■ EXCERPT TO READ
______________________________

In total, Karina would appear in eight of Godard’s films, including A Woman Is a Woman, My Life to Live, Band of Outsiders, Alphaville, and Pierrot le Fou — more than enough to make her the nouvelle vague‘s most captivating screen presence. This status has transcended culture and time, as evidenced by “Anna Karina’s Guide to Being Mesmerizing,” the short tribute video by the British Film Institute at the top of the post.
To Godard she was first an actress, then a muse; soon she became his wife, and then nearly the mother of his child. Godard, l’amour, la poésie, the above documentary on Godard and Karina’s professional and personal relationship, argues that her miscarriage became the implicit subject of My Life to Live. From then on their relationship, always described as “tumultuous,” deteriorated; they divorced in 1965, the year before their final collaboration, Made in USA.
“I can’t speak badly of him,” Karina says of Godard in a clip of an interview recorded much later. “He was my teacher, my love, my husband, my Pygmalion.” In her work with Godard, writes New Yorker film critic and Godard biographer Richard Brody, “Karina identified not with characters but with herself, perhaps even more fully on camera than in private life — to create an enduring idea of herself. Karina didn’t become the characters she played; they became her.” Throughout her career, she was thus “marked by the distinctiveness of those early performances, by their difference from all other performances, and she became a living emblem not only of herself but of the French New Wave and of the spirit of the nineteen-sixties over all.” As Brody notes, Karina went on to work with such cinematic luminaries as Luchino Visconti, Jacques Rivette, Rainer Werner Fassbinder, Raúl Ruiz, and Jonathan Demme.

______________________________

■ THE DATA
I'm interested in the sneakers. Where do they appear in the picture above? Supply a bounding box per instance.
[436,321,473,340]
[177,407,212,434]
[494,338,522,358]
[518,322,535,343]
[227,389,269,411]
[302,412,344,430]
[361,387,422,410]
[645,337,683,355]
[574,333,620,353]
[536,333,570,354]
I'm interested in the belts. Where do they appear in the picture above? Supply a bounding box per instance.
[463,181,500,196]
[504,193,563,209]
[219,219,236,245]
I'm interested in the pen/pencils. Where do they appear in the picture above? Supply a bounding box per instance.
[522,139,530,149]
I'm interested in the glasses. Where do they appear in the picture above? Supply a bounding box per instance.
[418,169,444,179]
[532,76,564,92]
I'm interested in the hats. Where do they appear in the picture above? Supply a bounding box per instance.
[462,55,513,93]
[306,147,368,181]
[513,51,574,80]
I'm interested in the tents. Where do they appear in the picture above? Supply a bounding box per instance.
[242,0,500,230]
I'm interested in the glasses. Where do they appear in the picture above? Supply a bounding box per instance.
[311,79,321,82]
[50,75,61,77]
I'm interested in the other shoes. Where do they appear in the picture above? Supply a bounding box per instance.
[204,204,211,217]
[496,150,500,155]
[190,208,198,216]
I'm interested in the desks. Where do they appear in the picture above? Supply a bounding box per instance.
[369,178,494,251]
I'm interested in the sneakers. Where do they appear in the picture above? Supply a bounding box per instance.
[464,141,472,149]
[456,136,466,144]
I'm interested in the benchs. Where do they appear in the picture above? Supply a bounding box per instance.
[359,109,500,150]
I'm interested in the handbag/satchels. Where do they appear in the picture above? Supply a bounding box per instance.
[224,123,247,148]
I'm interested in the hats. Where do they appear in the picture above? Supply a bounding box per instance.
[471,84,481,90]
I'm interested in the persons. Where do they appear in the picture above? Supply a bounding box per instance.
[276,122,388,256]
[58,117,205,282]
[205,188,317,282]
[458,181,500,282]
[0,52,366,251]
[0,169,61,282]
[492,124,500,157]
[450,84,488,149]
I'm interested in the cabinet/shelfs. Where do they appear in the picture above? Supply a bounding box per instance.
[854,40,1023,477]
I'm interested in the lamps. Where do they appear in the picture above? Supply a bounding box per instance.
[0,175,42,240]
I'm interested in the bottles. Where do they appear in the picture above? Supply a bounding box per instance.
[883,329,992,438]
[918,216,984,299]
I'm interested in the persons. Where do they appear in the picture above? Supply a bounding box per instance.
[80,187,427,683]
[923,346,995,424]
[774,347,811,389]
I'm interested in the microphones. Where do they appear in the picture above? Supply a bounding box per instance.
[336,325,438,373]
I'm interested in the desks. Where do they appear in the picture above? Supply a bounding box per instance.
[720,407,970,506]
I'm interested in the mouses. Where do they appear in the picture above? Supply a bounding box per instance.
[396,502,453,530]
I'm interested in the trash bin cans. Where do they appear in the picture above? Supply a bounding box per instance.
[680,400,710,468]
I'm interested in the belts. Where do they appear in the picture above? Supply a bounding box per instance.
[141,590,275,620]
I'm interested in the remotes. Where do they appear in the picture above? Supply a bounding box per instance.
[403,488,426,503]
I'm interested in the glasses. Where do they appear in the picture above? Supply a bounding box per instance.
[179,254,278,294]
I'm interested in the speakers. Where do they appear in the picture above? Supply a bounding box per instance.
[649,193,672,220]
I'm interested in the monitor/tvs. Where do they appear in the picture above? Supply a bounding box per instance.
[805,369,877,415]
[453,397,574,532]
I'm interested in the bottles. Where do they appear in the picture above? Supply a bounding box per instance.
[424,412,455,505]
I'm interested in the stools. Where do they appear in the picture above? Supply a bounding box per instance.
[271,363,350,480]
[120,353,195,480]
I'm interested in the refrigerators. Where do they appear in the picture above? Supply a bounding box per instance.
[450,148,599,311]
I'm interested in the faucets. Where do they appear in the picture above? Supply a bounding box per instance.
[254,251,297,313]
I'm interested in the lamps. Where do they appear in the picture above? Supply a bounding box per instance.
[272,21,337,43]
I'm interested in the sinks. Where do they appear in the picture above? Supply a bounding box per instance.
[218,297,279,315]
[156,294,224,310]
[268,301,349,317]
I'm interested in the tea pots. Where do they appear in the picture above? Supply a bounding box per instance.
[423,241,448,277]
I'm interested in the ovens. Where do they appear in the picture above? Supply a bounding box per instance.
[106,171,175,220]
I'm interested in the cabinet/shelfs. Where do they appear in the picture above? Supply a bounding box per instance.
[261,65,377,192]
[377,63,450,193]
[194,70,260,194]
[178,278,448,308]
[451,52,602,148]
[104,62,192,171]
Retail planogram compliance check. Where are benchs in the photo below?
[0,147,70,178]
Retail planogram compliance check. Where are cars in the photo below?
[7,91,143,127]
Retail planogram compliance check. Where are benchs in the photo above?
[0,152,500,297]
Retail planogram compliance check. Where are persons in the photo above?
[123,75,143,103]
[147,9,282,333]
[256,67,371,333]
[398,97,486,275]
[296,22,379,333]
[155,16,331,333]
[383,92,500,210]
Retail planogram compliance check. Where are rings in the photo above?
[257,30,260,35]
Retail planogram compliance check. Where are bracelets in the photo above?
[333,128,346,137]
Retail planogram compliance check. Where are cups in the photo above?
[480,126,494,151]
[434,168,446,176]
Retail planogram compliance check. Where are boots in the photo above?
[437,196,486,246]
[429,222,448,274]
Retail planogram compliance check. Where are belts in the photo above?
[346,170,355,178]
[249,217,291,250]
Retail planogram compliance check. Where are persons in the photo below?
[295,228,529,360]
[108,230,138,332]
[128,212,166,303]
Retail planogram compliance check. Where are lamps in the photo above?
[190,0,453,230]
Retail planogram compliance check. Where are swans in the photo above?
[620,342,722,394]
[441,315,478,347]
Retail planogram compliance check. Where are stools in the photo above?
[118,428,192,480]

______________________________

■ WHAT THE TASK REQUIRES
Can you reproduce, word for word, the passage on Anna Karina from "To Godard she" to "Made in USA."? The items have nothing to do with the passage on Anna Karina.

■ WRITTEN REPLY
To Godard she was first an actress, then a muse; soon she became his wife, and then nearly the mother of his child. Godard, l’amour, la poésie, the above documentary on Godard and Karina’s professional and personal relationship, argues that her miscarriage became the implicit subject of My Life to Live. From then on their relationship, always described as “tumultuous,” deteriorated; they divorced in 1965, the year before their final collaboration, Made in USA.